Thoughts of the Executive Director

We can now all stop wondering when the new State Farm agreement will arrive that includes the parts and materials procurement system and now start wondering what the aftermath will be. For those of you who are a part of the Select Service program, you are now more than likely operating under the new agreement, unless you’ve made the decision to not sign. Those of you who are not signing, it’s time to understand what the term “reasonable and/or usual and customary” means.

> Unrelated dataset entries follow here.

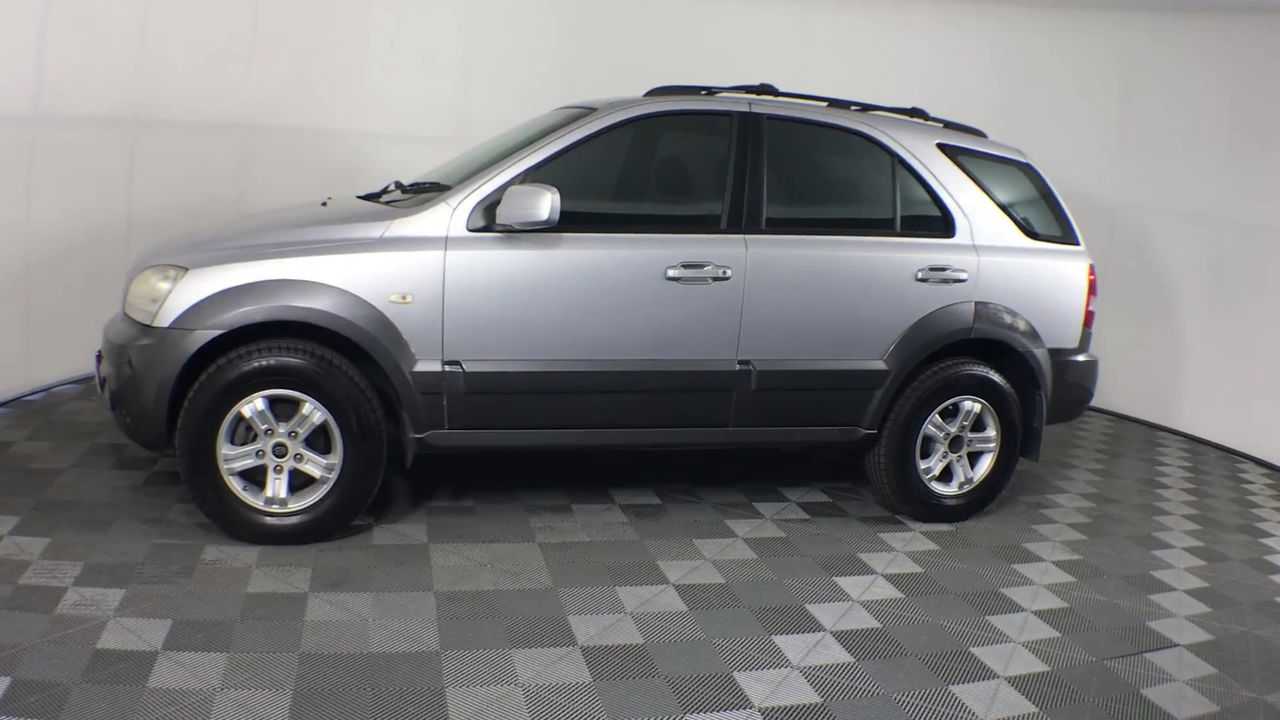 2013 Ford Focus Trend LW II Automatic Hatchback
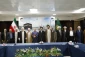 9 New Programs of the Hajj and Pilgrimage Research Institute Announced 2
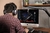 Microfone Condensador Gamer Thronmax MDrill One Pro Jet Black, LED RGB, USB-C, 96 KHz, 4 Padrões Polares - comprar online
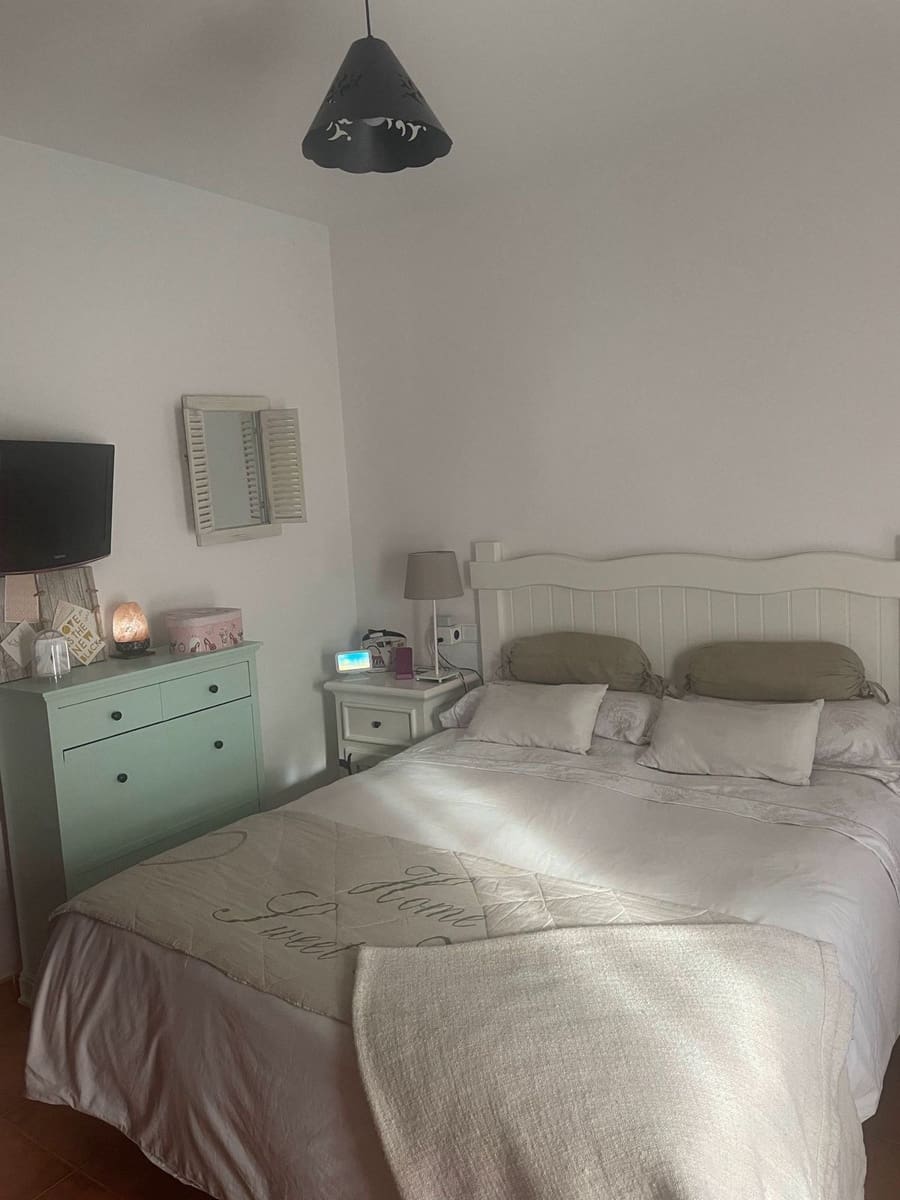 3 camera da letto Villetta Bifamiliare in vendita in Estacion de Cartama con piscina garage - 405.000 € (Rif: 8866341)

What kills me is that 99% of the shops who sign do not have the document reviewed by legal counsel. Probably because after doing so would result in a “Seriously?! Who came up with this stuff?” from the other end. And because most of you know that’s bound to happen, then you just figure, “well, they’re just going to tell me I’m better off without it, but I don’t think I could afford to do that so I’ll just go along with it because if I don’t someone else will anyway.” I know this internal dialogue sounds at least vaguely familiar. That’s how the cyclical system has lulled the shops into accepting things that no other industry aside from healthcare would.

So I’m going to pretend you did send it to a lawyer. Any [good] lawyer will tell you a few things to consider as general principle. The below is not legal advice, but interpretation of things I’ve been told**:

1)      It’s not a contract. Therefore it’s not admissible under any contract law and hasn’t been tried in court as to validity anywhere in the US.

2)      No one would enforce it because either party can quit at any time for any reason.

3)      If you sign it, then you are essentially agreeing that the practices outlined are within your scope of business and you’ve made a decision to accept them. This could automatically negate any future litigation or claims against them by you.

**These are hearsay, and you should have your own legal counsel review your particular documents or agreements independently.

While I certainly understand the pressures that you face each day, I would implore you to think of the future of our industry as a whole. The decision to get on these procurement programs also forces your parts vendors to do so if they want to do business with you. The option to use your own vendors is proven to be a farce in the already existing markets on the system. If your vendor is making the business decision to bow out then you will not be able to buy from them and maintain good ratings with the insurer, and you may be coerced into buying parts out-of-state just to save [them] a few bucks. You dealer body shops should really pay attention to this if you want to continue buying parts from yourself.

Going back to the intro, the term “reasonable and/or usual and customary” has been used a lot in our industry to use what one repairer agreed to and force it on another. No, that’s not the exact definition, it’s mine. This is the term that insurers use against shops who are non-DRP or are DRP, it doesn’t matter, to systematically reduce the reimbursement rates for particular operations whether by labor rate, hour, or price.

Fast-forward a year (or less), and you will have the parts procurement systems in many shops in our area because of a few insurers with a large market share. Once given the foothold, the pressure for non-participating shops to utilize a particular system to procure parts is only the next logical step. If more than 50% of the market utilize one, then the insurer will say it is reasonable and customary for the other 50% to do so as well.

Just wait until they start on your paint and materials. Don’t believe me? Go back and read 4e in the agreement.